Il metodo di trasmissione
C’è una domanda che continua a girare attorno a questa ricerca ed è quella di capire come i ceppi batterici si trasmettono da un microbiota all’altro. “Non abbiamo una risposta definitiva su come avviene questa trasmissione”, afferma Vallés. E aggiunge: “Quello che si ipotizza è che ciò che arriva all’intestino debba passare attraverso la bocca. “Molti batteri nel microbioma non possono tollerare il contatto diretto con l’ossigeno per molto tempo, quindi è necessario un contatto ravvicinato, ma non sappiamo esattamente come sia.”
Guarner, tuttavia, precisa che “la via oro-fecale sembra essere il vettore di trasmissione più importante”. Ciò significa che, anche se ci puliamo e controlliamo più o meno la nostra igiene, in alcuni studi precedenti è stato riscontrato che i batteri che si trovano tipicamente nell’intestino compaiono anche sulle mani. In questo modo raggiungono poi la bocca.
Alcuni batteri riescono a sopravvivere a questo viaggio dall’intestino perché viaggiano sotto forma di spore, simili a quelle dei funghi. “Con questo meccanismo di trasmissione non è necessario che il contatto sia estremamente diretto, può avvenire attraverso un asciugamano o un indumento”, spiega Guarner.

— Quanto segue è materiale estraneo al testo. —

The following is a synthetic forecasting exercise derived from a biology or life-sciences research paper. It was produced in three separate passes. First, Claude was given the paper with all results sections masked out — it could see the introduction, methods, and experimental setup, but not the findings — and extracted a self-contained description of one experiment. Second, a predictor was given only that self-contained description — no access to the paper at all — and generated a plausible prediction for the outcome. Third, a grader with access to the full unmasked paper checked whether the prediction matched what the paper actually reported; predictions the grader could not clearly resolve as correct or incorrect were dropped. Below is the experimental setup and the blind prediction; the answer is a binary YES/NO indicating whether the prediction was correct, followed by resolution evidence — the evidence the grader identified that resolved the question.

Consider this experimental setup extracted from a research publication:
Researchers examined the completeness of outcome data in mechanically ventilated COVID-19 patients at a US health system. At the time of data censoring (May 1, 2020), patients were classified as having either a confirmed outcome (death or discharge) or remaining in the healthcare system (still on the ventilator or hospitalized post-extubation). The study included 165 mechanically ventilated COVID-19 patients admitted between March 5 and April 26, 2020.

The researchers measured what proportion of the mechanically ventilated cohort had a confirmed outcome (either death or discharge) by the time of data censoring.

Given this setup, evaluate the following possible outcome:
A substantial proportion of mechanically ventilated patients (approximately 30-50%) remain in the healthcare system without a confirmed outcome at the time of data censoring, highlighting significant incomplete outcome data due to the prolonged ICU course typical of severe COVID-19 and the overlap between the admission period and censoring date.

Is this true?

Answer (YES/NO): YES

Non c’è bisogno di allarmarsi. Questo trasferimento di microrganismi è ciò che, in qualche modo, ci mantiene in vita. Tant’è che nuove linee di ricerca sulla relazione tra microbiota e salute sottolineano il fatto che una comunità di microrganismi sana e in forma ha un impatto su diversi aspetti del nostro benessere.
Alcuni ricercatori stanno cercando di stabilire una relazione diretta tra il microbiota e le malattie non trasmissibili, come le malattie cardiovascolari, il diabete e perfino la depressione. Guarner spiega: “Questo è ancora un po’ speculativo, ma normalmente ciò che accade è che questi tipi di malattie sono associati a un microbioma povero”. Vallés aggiunge che “è stato osservato che le persone affette dalle cosiddette ‘malattie moderne’ soffrono di un’alterazione nella composizione del loro microbioma”. Ma non è che esista un particolare batterio responsabile di queste malattie, quanto piuttosto è la perdita di diversità in generale che peggiora lo stato di salute. In questo caso, la ricerca apre la strada per continuare ad analizzare se queste malattie non trasmissibili abbiano effettivamente un fattore di trasmissibilità. E se un’intera comunità di persone avesse un microbiota indebolito, queste malattie potrebbero proliferare più facilmente tra quella popolazione.
“Sapevamo già che l’ambiente sociale ha un effetto molto importante sulla salute generale. Ora vediamo che aiuta anche a modellare il nostro microbioma e questo è qualcosa che non possiamo più ignorare. Non possiamo studiare gli esseri umani come se vivessero isolati, ma dobbiamo farlo insieme alla comunità di cui fanno parte», riassume Vallés.